Antipsychotic drugs are associated with increased risk of head and brain injuries among community-dwelling persons with Alzheimer’s disease
The use of antipsychotics is associated with increased risks of head and brain injuries among persons with Alzheimer’s disease, according to a recent study from the University of Eastern Finland. The risk increase was highest at the initiation of antipsychotic use. The results were published in the Journal of the American Geriatrics Society (JAGS).
“As adverse effects, antipsychotics may cause sedation, orthostatic hypotension, and arrhythmias which all may lead to falls. Among older persons, falls are the most common reason for traumatic brain injuries,” Researcher Vesa Tapiainen from the University of Eastern Finland explains as a possible mechanism for the association.
Community-dwellers with Alzheimer’s disease who used antipsychotics had a 29% higher risk of head injuries and a 22% higher risk of traumatic brain injuries when compared to community-dwellers with Alzheimer’s disease who did not use antipsychotics. Among persons with Alzheimer’s disease, antipsychotics are commonly used to treat neuropsychiatric symptoms of Alzheimer’s disease. According to clinical care guidelines, treating the cause of these symptoms, such as pain, is the first line option and secondly non-pharmacological treatments should be prioritized. The use of antipsychotics should be restricted to most severe symptoms (such as severe aggression, agitation or psychosis). Following care guidelines and by carefully considering benefits and risks of adverse effects and events could possibly lower the incidence of head injuries and traumatic brain injuries.
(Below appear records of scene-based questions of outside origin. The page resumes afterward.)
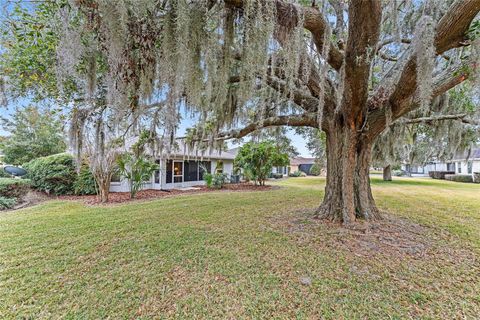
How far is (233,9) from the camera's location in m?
2.46

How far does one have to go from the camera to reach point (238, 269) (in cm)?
271

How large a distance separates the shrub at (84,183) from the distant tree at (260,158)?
727 cm

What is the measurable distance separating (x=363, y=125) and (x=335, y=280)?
114 inches

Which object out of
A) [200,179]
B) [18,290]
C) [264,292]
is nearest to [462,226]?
[264,292]

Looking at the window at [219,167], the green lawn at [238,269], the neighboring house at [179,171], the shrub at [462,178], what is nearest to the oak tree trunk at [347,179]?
the green lawn at [238,269]

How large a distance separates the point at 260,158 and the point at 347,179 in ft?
25.5

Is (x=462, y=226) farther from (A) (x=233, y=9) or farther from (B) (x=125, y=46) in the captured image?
(B) (x=125, y=46)

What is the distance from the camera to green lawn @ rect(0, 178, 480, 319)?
6.77 feet

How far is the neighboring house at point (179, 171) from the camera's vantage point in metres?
10.1

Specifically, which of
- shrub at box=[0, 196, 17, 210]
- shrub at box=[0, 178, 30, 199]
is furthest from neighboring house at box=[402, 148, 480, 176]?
shrub at box=[0, 178, 30, 199]

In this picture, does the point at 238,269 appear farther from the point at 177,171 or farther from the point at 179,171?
the point at 179,171

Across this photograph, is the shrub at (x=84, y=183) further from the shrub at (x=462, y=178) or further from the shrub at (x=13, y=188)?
the shrub at (x=462, y=178)

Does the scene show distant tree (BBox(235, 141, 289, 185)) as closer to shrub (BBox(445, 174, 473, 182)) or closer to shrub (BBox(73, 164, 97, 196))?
shrub (BBox(73, 164, 97, 196))

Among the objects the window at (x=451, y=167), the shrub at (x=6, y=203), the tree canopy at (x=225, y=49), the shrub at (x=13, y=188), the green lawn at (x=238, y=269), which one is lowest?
the green lawn at (x=238, y=269)
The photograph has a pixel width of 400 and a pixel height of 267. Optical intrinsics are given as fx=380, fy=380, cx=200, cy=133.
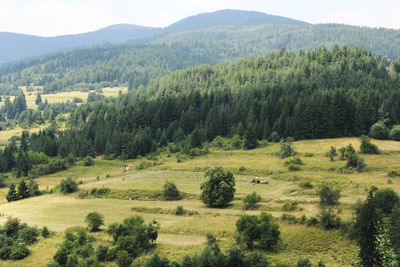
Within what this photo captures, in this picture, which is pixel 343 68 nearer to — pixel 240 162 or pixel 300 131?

The study was conducted using the nationwide register-based MEDALZ cohort which includes Finnish community dwellers with a newly diagnosed Alzheimer’s disease in 2005-2011 (70,719 persons). Persons were excluded if they had a prior head injury, antipsychotic use within one year prior to antipsychotic initiation or if they fulfilled other exclusion criteria of this study. The final study population was 21,795 persons who initiated antipsychotic use and 21,795 persons who did not use antipsychotics. Medicine use was extracted from the Finnish Prescription Register. Chronic diseases, use of other medications and socioeconomic position were taken into account.
The study was funded by the Academy of Finland and the Finnish Medical Society Duodecim.
Source: University of Eastern Finland (UEF Viestintä)
Full bibliographic information
The Risk of Head Injuries Associated With Antipsychotic Use Among Persons With Alzheimer’s disease. Journal of the American Geriatrics Society. 2020 Jan 7.